I know you have all been anticipating the newest version of the Employee Handbook with bated breath. Unfortunately, the Employee Handbook Re-Writing Sub-Committee chairperson, Ari Knewell, incorrectly booked the conference room using the new Outlook tool (which requires solving several riddles of increasing difficulty) and the 2013 version was pushed back a full week. I would apologize for this delay, but I'm not in the habit of covering for other people's GROSS RIDDLE OVERSIGHT.

OPTIONAL DESCRIPTIVE TITLE FOR IMAGE

The 2013 handbook has undergone a MAJOR OVERHAUL, and is now a word-for-word facsimile of 1994 Newberry Medal winner The Giver. YOU ARE ALL EXPECTED TO READ THE GIVER BY THE END OF THE WEEK.

If you have never read this modern classic, LISTEN UP: It provides a succinct, powerful illustration of the BENEFITS and SUSTAINABILITY of a small community from which emotions, color, and personal heterogeneity have been STRIPPED.
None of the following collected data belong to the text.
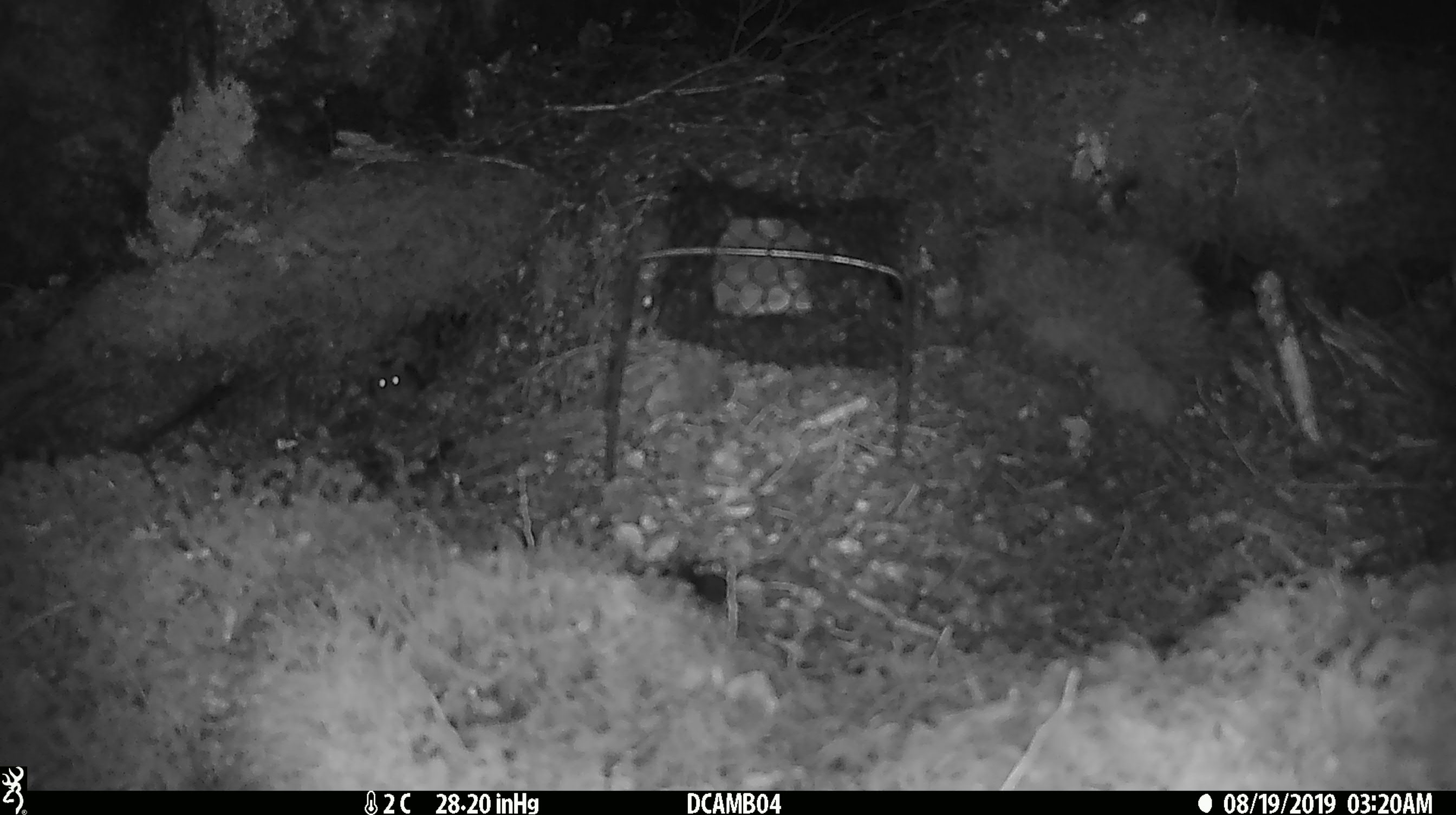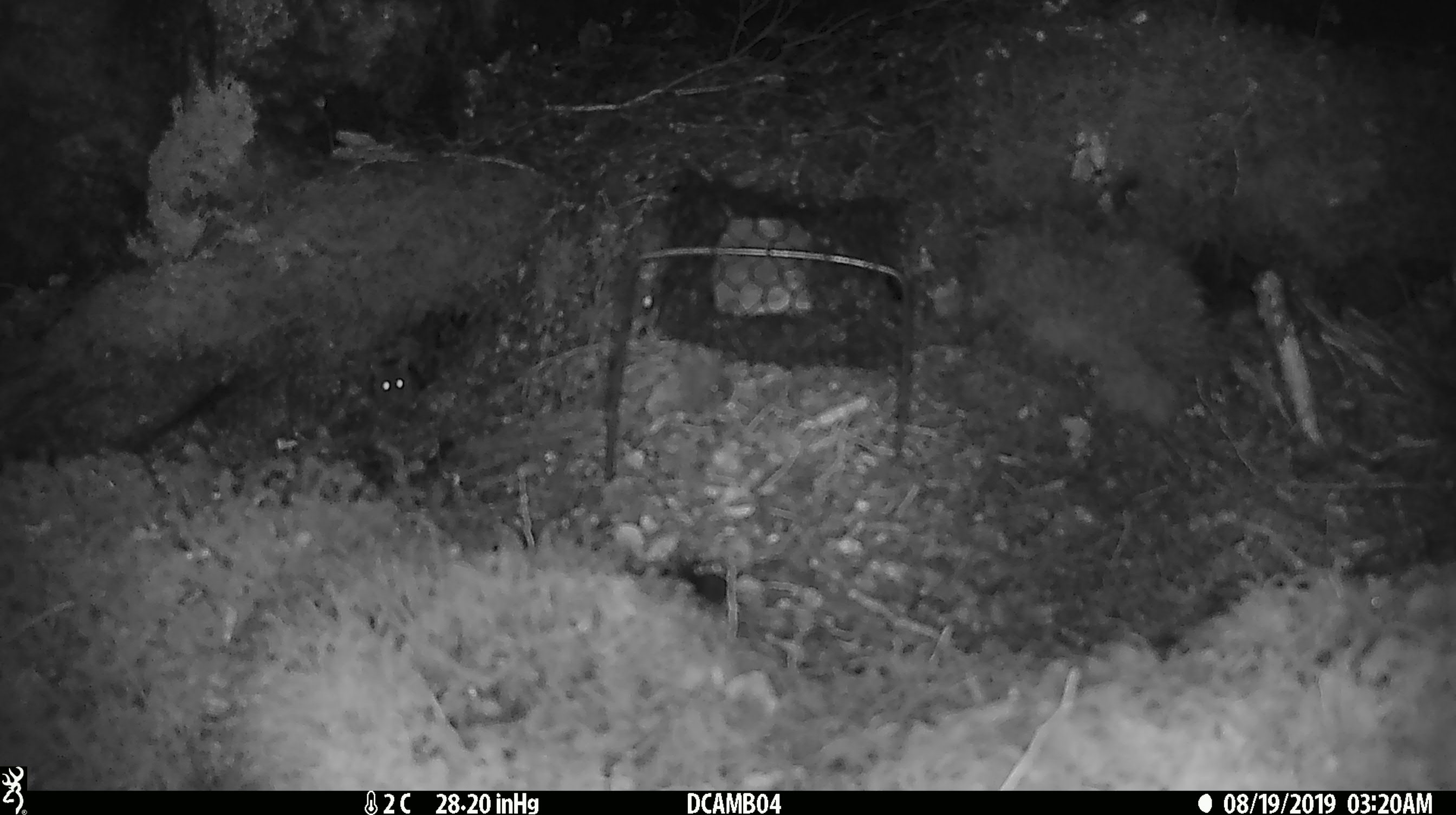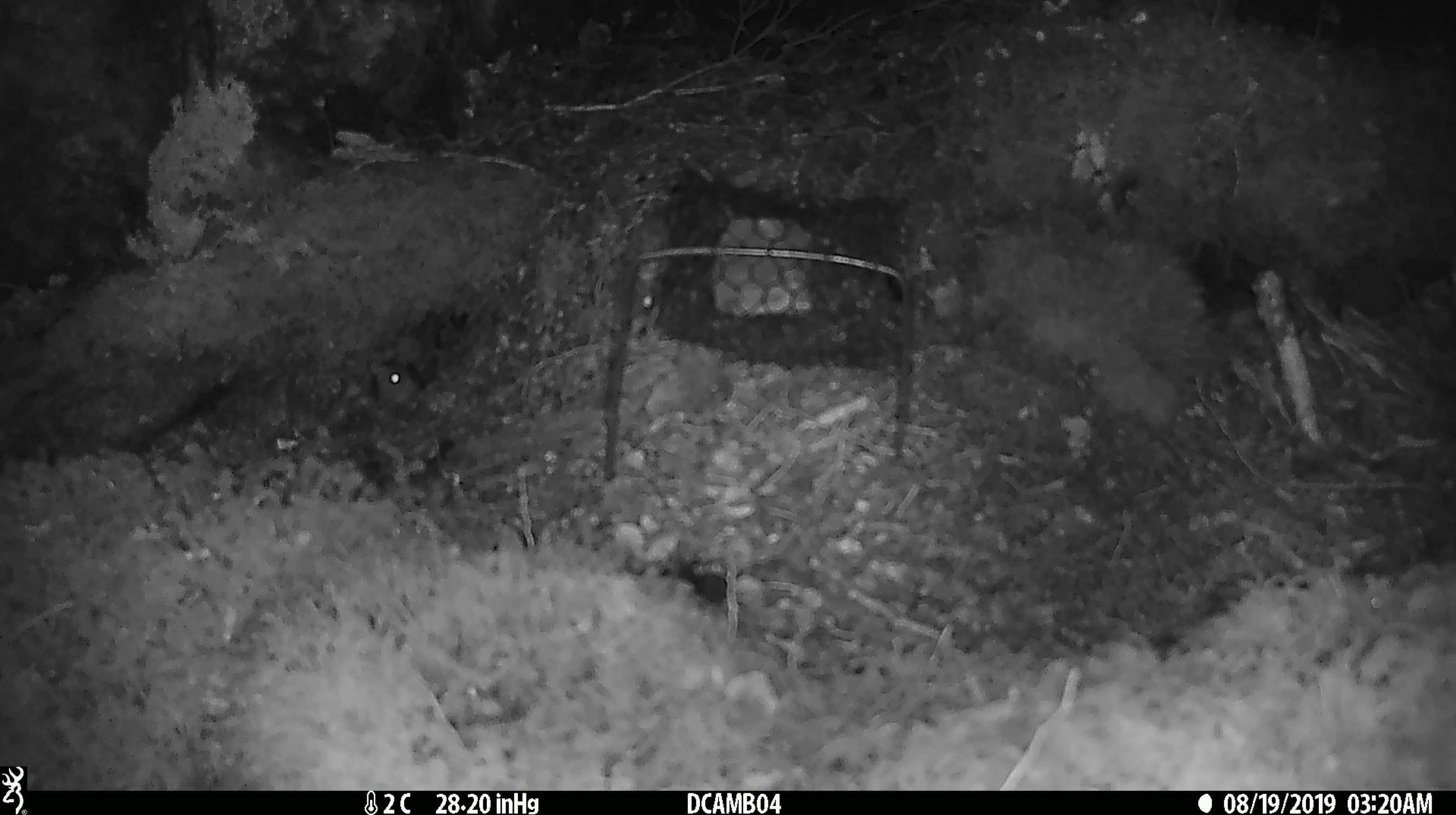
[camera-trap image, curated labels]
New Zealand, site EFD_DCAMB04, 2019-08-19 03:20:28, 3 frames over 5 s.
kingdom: Animalia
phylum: Chordata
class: Mammalia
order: Rodentia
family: Muridae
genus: Mus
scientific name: Mus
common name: mouse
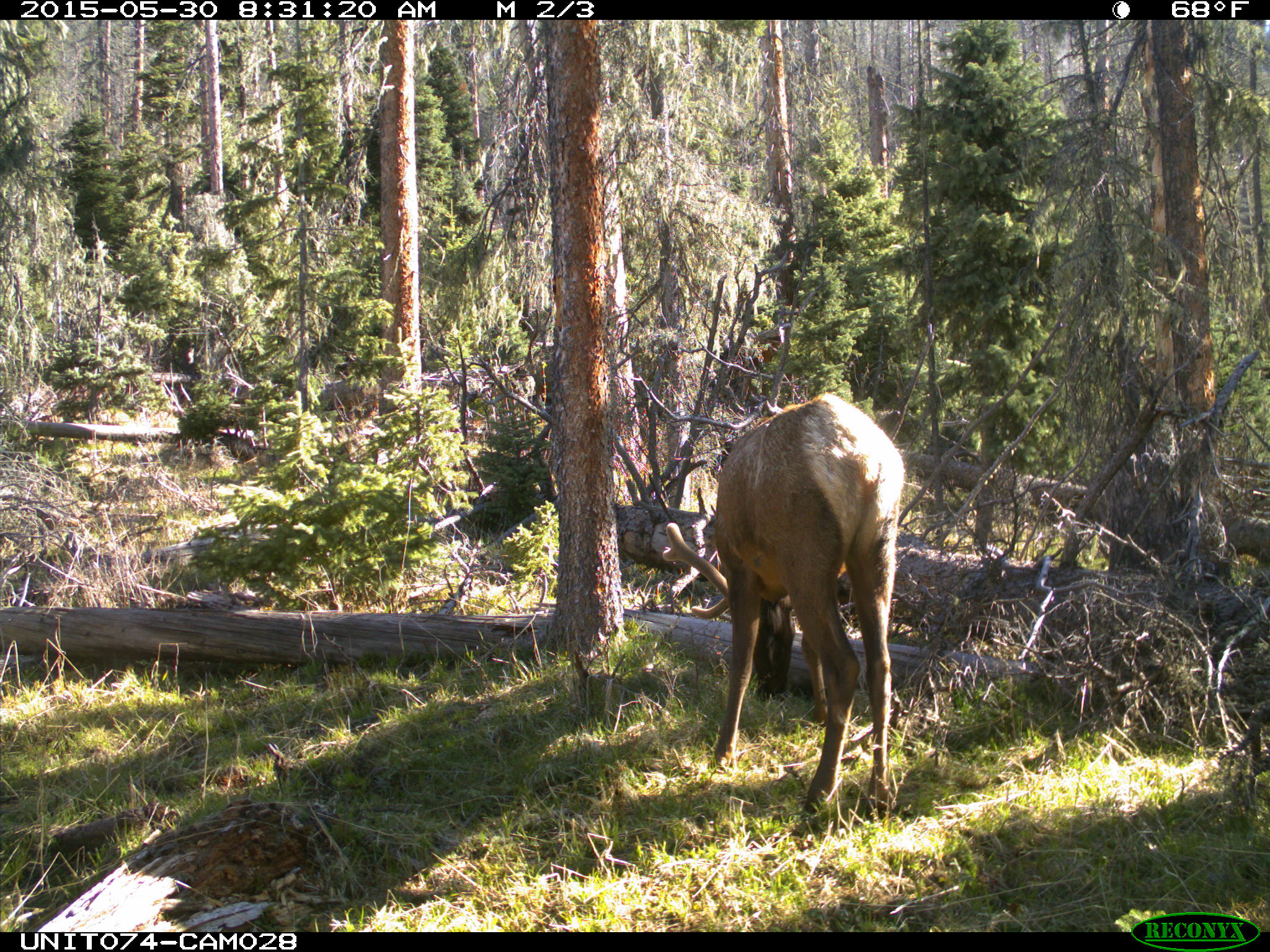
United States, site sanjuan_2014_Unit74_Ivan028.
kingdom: Animalia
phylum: Chordata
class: Mammalia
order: Artiodactyla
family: Cervidae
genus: Cervus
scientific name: Cervus elaphus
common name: red deer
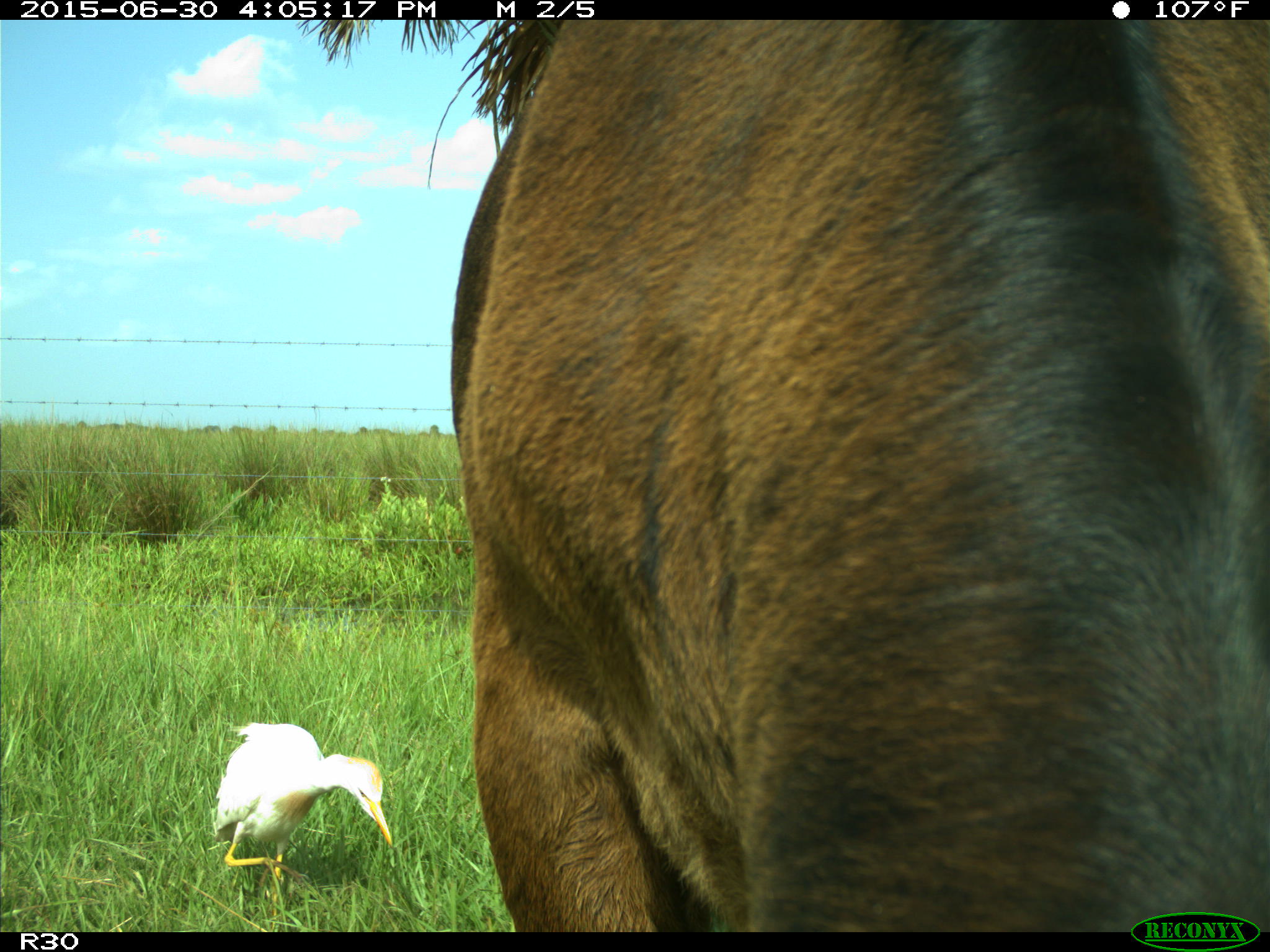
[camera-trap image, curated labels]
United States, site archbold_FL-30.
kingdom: Animalia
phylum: Chordata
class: Mammalia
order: Artiodactyla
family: Bovidae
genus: Bos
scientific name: Bos taurus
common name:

Even though this book is written at a 7th-grade level, I expect this exceeds many of your literary capacities. Because I'm too nice, I will provide a summary of the main points. THIS IS NOT AN ALTERNATIVE TO READING THE BOOK, FOLKS.

  • All employees will take pills to suppress their emotional and sexual "stirrings." This policy is unchanged from previous Employee Handbooks.
  • The office will have one "Receiver of Memory" who stores previous memories. As office manager, I will naturally assume this position. *YOU'RE WELCOME*
  • All employees will be limited to one son and one daughter offspring. Surplus offspring will be "released."

Do you have any questions? Then you clearly haven't been taking your pills.